O tempo foi passando, foi-se aproximando da data e eis que chegou o dia crucial. Acordei de manhã pensando “é hoje”. Durante a manhã falei com a minha irmã, a futura avó, para lhe dar os parabéns pelos seus cinquenta anos e mais uma vez, lembrei-lhe que a neta iria nascer naquele dia. Logo que ela tivesse notícias me dissesse, que eu estava ansiosa. Ela não ligou e fez-me notar, uma vez mais, que ainda não estava no tempo.

Mas o dia foi avançando. Passou-se a tarde e eu sempre atenta aos telefonemas e mails, à espera da notícia. Passou-se a hora de jantar, vi um pouco de televisão e sempre à espera. Devia estar a rebentar. Chegaram as onze horas da noite, a hora de me deitar e dormir, mas nada acontecia. Começava a ficar inquieta. Onze e meia e o sono começava a ser mais forte do que eu.

O dia estava a terminar. É claro que havia a diferença horária mas, ainda assim, as hipóteses começavam a diminuir. Eu não podia estar enganada, era praticamente impossível. Tinha a certeza absoluta de que ela nasceria naquele dia. Deitei-me para dormir e pela última vez conectei-me, pedindo-lhe com todo o carinho e o mais profundo amor, que não se esquecesse do nosso pacto.

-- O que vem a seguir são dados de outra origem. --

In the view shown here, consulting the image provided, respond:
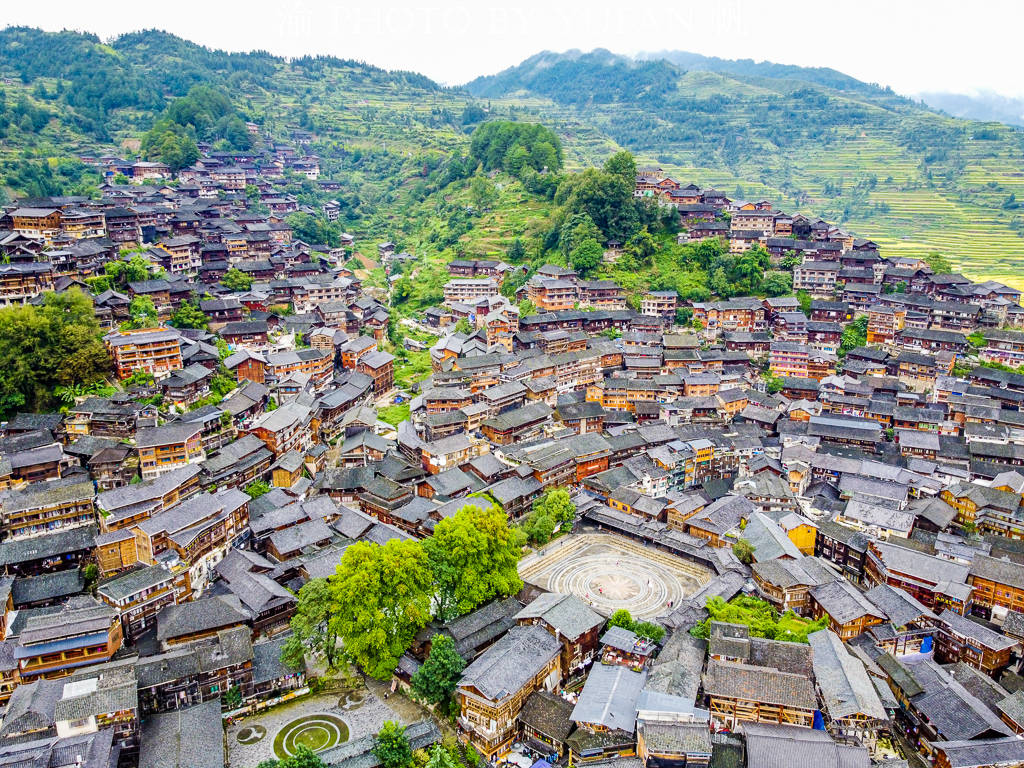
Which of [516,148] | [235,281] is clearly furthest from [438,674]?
[516,148]

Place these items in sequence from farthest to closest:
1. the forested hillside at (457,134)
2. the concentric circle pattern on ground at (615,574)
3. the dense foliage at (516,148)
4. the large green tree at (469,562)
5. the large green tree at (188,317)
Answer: the dense foliage at (516,148), the forested hillside at (457,134), the large green tree at (188,317), the concentric circle pattern on ground at (615,574), the large green tree at (469,562)

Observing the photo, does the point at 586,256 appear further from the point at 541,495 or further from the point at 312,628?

Estava na hora e seria um presente para a avó.

Seria também uma grande decepção a minha falha ou eu estaria a perder as faculdades, o que teria que aceitar, naturalmente(!). Mas não fazia sentido.

Por volta da uma hora da manhã o telefone tocou. Lembro-me de ter ouvido o toque lá muito no fundo, porque já estava embalada no sono. Quem é que ia ligar àquela hora para o telefone fixo? Eu queria dormir. Ouvi o meu filho a chamar-me baixinho: “mãe, mãe, é do Brasil, a Inajá”. Achei estranho a Inajá ligar-me àquela hora. Nem me lembrei que era a outra tia avó por parte do pai. Além disso, supunha que a primeira pessoa a saber fosse a minha irmã, pela própria filha ou pelo genro, por isso não liguei uma coisa à outra.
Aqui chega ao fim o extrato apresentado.